- THE PROBLEM -
The response should be the lines of the data, starting at the first and ending at the one that contains "common name: plains zebra", copied without change.
◇ ◇ ◇ ◇
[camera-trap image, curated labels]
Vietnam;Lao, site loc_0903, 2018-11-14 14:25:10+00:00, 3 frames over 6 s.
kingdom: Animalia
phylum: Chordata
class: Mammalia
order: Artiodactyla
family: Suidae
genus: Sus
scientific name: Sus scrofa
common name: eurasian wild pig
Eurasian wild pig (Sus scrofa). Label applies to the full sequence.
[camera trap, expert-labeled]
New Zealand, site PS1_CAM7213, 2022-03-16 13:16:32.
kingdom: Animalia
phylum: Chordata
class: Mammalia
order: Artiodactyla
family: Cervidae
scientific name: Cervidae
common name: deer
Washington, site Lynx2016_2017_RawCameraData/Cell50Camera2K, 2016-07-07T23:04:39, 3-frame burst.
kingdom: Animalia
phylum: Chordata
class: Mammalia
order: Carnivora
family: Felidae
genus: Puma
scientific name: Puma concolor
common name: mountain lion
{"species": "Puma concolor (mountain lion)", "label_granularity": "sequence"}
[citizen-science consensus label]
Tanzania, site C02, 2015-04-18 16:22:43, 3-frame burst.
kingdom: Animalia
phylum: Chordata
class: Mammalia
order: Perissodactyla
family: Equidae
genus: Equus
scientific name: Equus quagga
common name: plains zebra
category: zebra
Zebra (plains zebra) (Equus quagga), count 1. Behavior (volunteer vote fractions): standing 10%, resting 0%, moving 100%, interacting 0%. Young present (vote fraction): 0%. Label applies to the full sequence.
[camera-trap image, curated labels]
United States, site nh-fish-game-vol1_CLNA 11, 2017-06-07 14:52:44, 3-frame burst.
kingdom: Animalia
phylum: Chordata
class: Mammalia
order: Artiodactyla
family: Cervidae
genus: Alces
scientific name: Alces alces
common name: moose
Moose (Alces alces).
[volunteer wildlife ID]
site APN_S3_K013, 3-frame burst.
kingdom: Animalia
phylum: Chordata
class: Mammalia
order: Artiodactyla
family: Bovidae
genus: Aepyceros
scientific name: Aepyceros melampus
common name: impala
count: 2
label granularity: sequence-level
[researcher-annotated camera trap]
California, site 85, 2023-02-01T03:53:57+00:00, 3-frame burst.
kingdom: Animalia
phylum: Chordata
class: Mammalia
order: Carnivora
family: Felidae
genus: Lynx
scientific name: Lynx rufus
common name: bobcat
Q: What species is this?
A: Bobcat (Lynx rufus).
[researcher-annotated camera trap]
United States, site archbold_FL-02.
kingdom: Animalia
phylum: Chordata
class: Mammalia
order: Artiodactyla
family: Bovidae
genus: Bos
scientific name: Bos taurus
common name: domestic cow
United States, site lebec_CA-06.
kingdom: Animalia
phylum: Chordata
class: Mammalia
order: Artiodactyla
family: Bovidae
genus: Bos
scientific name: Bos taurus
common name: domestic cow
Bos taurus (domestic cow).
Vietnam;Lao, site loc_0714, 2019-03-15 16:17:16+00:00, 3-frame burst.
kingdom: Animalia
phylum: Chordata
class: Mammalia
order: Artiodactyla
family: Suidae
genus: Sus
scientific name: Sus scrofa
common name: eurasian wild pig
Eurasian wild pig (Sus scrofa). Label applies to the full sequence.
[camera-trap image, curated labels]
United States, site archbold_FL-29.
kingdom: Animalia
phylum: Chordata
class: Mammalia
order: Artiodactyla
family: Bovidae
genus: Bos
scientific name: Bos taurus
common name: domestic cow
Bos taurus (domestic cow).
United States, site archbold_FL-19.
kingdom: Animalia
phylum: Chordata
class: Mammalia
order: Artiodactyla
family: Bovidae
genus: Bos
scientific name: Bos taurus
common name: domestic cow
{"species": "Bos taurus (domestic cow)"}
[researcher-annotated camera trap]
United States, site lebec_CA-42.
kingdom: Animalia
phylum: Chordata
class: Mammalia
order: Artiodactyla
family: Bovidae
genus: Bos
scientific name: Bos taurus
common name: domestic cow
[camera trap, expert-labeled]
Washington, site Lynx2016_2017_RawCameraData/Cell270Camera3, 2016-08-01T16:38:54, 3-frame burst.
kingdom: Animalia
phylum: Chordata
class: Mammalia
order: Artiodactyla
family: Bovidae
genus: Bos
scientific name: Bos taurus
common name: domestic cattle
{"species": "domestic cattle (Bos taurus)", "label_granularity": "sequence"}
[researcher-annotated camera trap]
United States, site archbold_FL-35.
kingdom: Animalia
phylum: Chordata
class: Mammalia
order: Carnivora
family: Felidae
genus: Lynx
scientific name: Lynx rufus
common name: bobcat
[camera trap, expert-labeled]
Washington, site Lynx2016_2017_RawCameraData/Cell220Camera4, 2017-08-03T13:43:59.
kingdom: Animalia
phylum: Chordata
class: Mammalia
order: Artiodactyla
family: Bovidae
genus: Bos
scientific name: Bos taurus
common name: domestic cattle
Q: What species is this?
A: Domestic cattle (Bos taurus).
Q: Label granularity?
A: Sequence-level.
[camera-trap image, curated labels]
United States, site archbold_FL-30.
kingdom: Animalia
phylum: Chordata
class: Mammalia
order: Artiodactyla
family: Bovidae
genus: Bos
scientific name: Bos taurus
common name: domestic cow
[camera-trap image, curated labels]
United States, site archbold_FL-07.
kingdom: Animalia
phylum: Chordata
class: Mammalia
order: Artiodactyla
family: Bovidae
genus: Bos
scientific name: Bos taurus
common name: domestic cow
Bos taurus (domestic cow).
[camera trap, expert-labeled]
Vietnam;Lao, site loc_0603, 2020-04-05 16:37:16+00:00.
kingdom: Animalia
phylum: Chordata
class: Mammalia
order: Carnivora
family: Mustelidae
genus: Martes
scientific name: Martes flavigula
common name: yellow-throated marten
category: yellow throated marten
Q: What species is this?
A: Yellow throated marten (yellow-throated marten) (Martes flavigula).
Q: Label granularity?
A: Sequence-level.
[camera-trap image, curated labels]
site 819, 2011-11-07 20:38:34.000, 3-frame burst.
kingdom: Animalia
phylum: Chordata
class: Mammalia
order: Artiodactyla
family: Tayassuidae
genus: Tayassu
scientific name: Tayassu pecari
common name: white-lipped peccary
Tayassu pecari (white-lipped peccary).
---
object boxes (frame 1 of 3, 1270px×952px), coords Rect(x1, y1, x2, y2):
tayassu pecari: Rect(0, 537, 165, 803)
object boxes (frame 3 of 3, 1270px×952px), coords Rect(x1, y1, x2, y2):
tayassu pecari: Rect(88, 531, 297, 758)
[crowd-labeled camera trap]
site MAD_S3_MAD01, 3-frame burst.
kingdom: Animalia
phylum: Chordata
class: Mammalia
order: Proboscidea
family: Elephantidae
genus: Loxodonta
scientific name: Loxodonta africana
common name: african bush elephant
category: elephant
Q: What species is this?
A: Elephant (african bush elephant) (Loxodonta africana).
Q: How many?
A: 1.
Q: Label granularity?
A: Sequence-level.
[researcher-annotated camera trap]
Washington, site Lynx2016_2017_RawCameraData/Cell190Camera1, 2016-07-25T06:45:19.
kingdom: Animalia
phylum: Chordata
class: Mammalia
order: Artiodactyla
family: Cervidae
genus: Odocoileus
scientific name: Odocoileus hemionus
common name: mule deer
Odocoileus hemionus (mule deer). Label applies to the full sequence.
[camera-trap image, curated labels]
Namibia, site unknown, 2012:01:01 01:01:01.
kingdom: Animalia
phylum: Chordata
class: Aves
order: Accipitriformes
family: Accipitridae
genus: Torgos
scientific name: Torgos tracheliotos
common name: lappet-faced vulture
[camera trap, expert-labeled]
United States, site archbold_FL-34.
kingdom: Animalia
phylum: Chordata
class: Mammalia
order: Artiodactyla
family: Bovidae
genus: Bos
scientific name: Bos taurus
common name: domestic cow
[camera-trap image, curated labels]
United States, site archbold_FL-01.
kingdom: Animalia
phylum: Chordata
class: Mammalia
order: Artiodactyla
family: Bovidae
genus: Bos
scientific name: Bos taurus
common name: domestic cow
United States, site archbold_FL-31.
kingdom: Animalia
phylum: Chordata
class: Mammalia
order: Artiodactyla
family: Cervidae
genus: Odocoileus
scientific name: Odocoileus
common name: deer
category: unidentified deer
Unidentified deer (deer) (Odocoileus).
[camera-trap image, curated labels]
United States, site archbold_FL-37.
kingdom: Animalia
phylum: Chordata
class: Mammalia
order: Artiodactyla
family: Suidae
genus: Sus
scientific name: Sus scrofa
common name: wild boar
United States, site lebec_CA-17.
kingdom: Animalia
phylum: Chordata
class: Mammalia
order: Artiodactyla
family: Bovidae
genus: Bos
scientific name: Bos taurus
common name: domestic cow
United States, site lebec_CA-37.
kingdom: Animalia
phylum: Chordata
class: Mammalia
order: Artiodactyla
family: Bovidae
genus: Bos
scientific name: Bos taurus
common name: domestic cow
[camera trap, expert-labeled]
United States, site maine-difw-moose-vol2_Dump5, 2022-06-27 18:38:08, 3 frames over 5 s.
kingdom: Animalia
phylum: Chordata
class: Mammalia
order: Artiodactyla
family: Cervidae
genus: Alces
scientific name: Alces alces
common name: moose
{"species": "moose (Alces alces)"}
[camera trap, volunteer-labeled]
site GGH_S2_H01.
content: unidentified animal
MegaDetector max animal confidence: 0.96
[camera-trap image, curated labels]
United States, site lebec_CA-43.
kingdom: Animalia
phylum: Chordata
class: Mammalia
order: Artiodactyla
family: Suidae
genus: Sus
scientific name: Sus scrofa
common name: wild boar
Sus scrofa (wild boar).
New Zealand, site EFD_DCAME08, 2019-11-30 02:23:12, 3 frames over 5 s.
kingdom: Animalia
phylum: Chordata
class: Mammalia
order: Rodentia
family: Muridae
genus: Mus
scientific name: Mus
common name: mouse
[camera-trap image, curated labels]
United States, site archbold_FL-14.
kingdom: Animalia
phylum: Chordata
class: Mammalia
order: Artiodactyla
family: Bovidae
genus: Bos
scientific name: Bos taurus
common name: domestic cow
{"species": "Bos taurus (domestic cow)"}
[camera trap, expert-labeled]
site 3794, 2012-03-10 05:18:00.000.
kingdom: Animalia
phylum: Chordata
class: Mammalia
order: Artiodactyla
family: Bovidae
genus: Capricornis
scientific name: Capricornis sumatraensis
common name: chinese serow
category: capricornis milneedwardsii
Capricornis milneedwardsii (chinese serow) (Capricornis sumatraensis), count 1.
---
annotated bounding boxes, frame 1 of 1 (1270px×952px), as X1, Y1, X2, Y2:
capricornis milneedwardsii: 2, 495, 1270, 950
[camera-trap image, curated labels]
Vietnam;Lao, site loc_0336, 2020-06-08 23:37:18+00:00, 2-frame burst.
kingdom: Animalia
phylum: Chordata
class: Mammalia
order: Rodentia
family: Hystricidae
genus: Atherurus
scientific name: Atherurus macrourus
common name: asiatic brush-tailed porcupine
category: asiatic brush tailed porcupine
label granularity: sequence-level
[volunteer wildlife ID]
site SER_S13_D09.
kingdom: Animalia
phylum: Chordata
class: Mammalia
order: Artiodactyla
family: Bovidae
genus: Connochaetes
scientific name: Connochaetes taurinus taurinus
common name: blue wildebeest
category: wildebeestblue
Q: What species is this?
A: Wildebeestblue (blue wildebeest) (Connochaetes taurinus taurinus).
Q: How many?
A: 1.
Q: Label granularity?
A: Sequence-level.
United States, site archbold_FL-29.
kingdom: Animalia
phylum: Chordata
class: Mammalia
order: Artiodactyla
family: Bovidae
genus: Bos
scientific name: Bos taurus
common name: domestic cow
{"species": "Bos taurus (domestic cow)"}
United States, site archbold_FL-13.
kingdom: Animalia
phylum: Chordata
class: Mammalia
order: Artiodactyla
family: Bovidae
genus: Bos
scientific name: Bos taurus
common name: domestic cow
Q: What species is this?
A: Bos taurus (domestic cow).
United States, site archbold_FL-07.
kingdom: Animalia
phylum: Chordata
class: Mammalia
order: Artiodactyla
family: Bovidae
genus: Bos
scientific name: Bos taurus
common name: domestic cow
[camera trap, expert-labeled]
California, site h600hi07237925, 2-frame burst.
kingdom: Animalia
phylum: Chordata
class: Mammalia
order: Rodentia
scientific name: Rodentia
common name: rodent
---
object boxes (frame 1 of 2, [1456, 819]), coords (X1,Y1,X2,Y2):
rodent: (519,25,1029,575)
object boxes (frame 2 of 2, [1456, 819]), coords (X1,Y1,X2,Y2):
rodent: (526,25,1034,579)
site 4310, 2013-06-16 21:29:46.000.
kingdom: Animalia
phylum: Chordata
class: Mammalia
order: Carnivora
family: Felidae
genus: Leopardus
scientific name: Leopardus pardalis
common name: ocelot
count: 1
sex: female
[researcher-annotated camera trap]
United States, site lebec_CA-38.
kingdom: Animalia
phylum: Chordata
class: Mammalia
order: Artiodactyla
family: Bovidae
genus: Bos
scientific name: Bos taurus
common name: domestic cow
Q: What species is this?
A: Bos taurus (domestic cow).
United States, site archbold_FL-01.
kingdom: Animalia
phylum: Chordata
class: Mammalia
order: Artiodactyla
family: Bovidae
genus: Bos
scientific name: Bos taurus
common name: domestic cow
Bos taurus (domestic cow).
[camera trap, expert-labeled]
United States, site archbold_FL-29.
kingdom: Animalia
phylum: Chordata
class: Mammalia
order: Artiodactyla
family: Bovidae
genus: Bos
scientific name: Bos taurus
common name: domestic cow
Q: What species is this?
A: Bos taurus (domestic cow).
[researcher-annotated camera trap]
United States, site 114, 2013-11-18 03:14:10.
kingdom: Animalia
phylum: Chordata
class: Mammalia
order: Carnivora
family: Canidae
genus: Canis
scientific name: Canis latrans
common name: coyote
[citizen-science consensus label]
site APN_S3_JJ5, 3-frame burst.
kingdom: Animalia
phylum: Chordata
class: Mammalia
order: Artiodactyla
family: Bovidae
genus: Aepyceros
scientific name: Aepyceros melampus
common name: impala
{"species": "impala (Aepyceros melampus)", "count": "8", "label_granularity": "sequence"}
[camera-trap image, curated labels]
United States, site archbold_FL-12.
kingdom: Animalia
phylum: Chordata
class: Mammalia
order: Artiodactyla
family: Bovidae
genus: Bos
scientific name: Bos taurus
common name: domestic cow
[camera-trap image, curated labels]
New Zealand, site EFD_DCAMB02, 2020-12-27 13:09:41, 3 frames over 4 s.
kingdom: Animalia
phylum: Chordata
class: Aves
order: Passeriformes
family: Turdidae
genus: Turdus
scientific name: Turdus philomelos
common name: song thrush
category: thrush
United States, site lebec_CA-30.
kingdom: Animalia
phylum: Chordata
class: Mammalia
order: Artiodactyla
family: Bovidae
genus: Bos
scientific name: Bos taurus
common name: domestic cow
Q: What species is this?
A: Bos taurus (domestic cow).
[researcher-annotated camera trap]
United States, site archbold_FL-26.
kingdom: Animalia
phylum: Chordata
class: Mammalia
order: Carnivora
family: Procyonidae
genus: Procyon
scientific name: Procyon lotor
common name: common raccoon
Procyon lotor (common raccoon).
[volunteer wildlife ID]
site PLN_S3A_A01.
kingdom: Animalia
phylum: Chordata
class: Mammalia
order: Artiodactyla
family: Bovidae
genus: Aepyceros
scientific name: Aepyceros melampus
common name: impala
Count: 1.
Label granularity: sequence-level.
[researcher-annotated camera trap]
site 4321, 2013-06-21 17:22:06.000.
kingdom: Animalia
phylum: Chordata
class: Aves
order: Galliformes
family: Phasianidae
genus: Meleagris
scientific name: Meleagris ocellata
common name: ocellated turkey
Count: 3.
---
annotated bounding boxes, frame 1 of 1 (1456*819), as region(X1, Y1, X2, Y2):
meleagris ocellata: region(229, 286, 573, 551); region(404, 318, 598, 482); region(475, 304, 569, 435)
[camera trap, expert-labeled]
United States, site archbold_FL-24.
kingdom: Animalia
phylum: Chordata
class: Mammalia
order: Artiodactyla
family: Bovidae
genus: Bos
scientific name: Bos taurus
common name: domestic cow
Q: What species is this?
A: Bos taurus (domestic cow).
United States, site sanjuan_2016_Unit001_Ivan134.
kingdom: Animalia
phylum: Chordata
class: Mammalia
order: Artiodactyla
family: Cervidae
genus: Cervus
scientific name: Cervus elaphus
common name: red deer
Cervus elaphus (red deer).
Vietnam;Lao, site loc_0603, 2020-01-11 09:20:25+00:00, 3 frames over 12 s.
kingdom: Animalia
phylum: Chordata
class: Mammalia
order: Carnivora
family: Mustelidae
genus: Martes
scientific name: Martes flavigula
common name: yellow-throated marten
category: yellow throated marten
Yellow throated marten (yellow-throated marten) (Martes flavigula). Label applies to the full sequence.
◇ ◇ ◇ ◇
- ANSWER SPACE -
[camera-trap image, curated labels]
Vietnam;Lao, site loc_0903, 2018-11-14 14:25:10+00:00, 3 frames over 6 s.
kingdom: Animalia
phylum: Chordata
class: Mammalia
order: Artiodactyla
family: Suidae
genus: Sus
scientific name: Sus scrofa
common name: eurasian wild pig
Eurasian wild pig (Sus scrofa). Label applies to the full sequence.
[camera trap, expert-labeled]
New Zealand, site PS1_CAM7213, 2022-03-16 13:16:32.
kingdom: Animalia
phylum: Chordata
class: Mammalia
order: Artiodactyla
family: Cervidae
scientific name: Cervidae
common name: deer
Washington, site Lynx2016_2017_RawCameraData/Cell50Camera2K, 2016-07-07T23:04:39, 3-frame burst.
kingdom: Animalia
phylum: Chordata
class: Mammalia
order: Carnivora
family: Felidae
genus: Puma
scientific name: Puma concolor
common name: mountain lion
{"species": "Puma concolor (mountain lion)", "label_granularity": "sequence"}
[citizen-science consensus label]
Tanzania, site C02, 2015-04-18 16:22:43, 3-frame burst.
kingdom: Animalia
phylum: Chordata
class: Mammalia
order: Perissodactyla
family: Equidae
genus: Equus
scientific name: Equus quagga
common name: plains zebra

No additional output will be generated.